Datalog


Datalog

Datalog is a query and rule language for deductive databases that syntactically is a subset of Prolog. Its origins date back to the beginning of logic programming, but it became prominent as a separate area around 1977 when Hervé Gallaire and Jack Minker organized a workshop on logic and databases.[1] David Maier is credited with coining the term Datalog.[2]

Contents

Features, limitations and extensions

Query evaluation with Datalog is based on first order logic, and is thus sound and complete. It can be done efficiently even for large databases.

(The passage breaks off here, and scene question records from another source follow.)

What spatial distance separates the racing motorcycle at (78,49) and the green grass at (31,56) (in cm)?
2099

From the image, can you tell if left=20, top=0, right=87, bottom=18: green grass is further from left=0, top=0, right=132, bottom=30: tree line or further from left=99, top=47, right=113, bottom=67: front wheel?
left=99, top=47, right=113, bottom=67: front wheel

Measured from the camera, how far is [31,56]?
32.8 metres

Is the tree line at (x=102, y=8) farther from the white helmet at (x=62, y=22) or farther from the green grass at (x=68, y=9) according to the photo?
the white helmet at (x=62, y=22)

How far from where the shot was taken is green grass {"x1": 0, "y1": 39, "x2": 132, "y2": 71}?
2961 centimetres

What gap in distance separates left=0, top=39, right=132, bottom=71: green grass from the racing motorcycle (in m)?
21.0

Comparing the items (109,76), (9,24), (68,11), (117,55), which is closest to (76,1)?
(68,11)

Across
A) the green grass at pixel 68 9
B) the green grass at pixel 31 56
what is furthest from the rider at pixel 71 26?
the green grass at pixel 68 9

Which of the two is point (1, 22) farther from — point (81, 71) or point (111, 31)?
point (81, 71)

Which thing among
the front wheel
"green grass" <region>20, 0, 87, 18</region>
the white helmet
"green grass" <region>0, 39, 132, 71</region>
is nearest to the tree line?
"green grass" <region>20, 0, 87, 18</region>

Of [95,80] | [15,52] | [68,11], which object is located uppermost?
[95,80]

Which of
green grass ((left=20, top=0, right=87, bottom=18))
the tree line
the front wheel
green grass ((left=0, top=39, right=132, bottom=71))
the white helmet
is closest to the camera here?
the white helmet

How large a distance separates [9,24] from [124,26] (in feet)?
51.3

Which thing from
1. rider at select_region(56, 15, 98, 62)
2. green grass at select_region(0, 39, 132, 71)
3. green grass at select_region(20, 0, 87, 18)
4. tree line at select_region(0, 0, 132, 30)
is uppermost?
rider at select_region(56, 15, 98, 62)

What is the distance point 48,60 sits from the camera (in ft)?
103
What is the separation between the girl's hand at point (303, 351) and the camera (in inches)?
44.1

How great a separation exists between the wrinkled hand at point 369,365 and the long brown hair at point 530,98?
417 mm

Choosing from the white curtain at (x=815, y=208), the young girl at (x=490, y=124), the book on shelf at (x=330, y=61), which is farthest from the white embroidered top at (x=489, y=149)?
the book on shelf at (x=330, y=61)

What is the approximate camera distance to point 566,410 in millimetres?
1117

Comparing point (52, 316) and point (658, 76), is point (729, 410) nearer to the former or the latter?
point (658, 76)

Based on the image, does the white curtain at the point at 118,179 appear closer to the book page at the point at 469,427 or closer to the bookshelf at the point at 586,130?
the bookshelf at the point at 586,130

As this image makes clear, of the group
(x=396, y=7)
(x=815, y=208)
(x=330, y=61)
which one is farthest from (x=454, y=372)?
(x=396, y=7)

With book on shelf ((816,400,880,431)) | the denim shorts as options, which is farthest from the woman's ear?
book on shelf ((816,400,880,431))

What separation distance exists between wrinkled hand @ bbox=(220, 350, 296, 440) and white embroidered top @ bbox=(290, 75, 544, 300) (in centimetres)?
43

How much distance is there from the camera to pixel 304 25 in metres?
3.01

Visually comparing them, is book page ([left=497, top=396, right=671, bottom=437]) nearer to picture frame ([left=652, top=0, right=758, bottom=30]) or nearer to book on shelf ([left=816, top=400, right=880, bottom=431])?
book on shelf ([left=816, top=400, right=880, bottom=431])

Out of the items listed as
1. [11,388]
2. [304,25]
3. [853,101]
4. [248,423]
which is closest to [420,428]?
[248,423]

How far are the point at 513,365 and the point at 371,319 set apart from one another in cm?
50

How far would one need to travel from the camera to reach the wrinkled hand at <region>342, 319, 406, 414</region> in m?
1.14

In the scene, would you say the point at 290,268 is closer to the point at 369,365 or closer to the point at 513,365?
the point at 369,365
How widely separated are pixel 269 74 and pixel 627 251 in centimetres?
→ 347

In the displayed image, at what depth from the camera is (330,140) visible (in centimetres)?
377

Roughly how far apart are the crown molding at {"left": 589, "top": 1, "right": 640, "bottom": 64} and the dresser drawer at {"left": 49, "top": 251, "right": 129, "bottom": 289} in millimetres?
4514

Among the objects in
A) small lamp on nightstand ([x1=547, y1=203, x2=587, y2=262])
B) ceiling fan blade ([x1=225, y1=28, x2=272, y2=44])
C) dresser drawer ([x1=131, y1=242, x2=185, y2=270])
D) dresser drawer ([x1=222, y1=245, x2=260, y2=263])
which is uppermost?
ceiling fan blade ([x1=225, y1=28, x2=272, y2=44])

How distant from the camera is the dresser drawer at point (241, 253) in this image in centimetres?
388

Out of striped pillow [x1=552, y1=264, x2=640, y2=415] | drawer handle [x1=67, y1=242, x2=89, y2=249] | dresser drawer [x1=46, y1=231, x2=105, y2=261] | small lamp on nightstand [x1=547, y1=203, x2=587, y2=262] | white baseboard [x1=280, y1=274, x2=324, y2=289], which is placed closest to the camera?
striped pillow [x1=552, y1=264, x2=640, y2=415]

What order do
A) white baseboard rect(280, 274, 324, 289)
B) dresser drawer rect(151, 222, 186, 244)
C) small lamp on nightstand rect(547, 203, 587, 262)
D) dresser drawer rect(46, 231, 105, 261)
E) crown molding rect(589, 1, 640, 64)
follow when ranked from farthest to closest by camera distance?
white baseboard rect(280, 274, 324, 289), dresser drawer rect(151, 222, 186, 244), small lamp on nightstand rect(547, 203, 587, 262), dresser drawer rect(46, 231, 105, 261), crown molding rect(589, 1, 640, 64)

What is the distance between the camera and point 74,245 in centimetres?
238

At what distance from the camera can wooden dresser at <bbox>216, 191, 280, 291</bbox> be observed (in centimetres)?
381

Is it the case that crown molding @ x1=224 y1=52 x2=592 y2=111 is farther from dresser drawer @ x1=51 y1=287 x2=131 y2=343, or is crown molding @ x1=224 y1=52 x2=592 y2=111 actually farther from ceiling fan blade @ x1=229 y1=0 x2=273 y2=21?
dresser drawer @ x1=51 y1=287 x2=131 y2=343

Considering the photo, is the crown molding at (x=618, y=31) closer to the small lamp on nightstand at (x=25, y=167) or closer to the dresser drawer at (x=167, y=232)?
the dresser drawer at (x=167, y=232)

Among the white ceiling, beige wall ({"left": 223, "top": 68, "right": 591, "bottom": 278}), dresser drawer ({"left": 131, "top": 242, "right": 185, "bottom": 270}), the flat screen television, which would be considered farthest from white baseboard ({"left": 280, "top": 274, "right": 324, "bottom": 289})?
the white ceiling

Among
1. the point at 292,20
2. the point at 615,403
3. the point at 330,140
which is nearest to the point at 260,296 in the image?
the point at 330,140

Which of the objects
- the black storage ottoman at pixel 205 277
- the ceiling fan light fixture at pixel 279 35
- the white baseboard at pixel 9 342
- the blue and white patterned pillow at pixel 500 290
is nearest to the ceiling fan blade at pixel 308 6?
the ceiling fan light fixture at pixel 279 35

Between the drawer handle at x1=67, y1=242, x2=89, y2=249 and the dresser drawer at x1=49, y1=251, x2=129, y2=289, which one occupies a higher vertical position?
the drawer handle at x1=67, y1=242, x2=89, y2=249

Query evaluation is usually done using bottom-up strategies.

In contrast to Prolog, it

  1. disallows complex terms as arguments of predicates, e.g. p(1, 2) is admissible but not p(f1(1), 2),
  2. imposes certain stratification restrictions on the use of negation and recursion, and
  3. only allows range-restricted variables, i.e. each variable in the conclusion of a rule must also appear in a not negated clause in the premise of this rule.

These rules make the set of all possible proofs finite, with the consequence that all datalog programs terminate (unlike Prolog programs). As a consequence, statements and predicates of a program can be stated in any order (unlike Prolog). Various methods have been proposed to efficiently perform queries, e.g. the Magic Sets algorithm,[3] or tabled logic programming.[4]

Datalog engines are behind specialised database systems such as Intellidimension's database for the semantic web. Moreover, some widely used database systems include ideas and algorithms developed for Datalog. For example, the SQL:1999 standard includes recursive queries, and the Magic Sets algorithm (initially developed for the faster evaluation of Datalog queries) is implemented in IBM's DB2.

Two extensions that have been made to Datalog include an extension to allow object-oriented programming and an extension to allow disjunctions as heads of clauses. Both extensions have major impacts on the definition of Datalog's semantics and on the implementation of a corresponding Datalog interpreter.

Example

Example Datalog program:

parent(bill,mary).
parent(mary,john).

These two lines define two facts, i.e. things that always hold. They can be intuitively understood as: the parent of mary is bill and the parent of john is mary.

ancestor(X,Y) :- parent(X,Y).
ancestor(X,Y) :- parent(X,Z),ancestor(Z,Y).

These two lines describe the rules that define the ancestor relationship. A rule consists of two main parts separated by the :- symbol. The part to the left of this symbol is the head, the part to the right the body of the rule. A rule is read (and can be intuitively understood) as <head> if it is known that <body>. Uppercase letters stand for variables. Hence in the example the first rule can be read as X is the ancestor of Y if it is known that X is the parent of Y. And the second rule as X is the ancestor of Y if it is known that X is the parent of some Z and Z is the ancestor of Y. The ordering of the clauses is irrelevant in Datalog in contrast to Prolog which depends on the ordering of clauses for computing the result of the query call.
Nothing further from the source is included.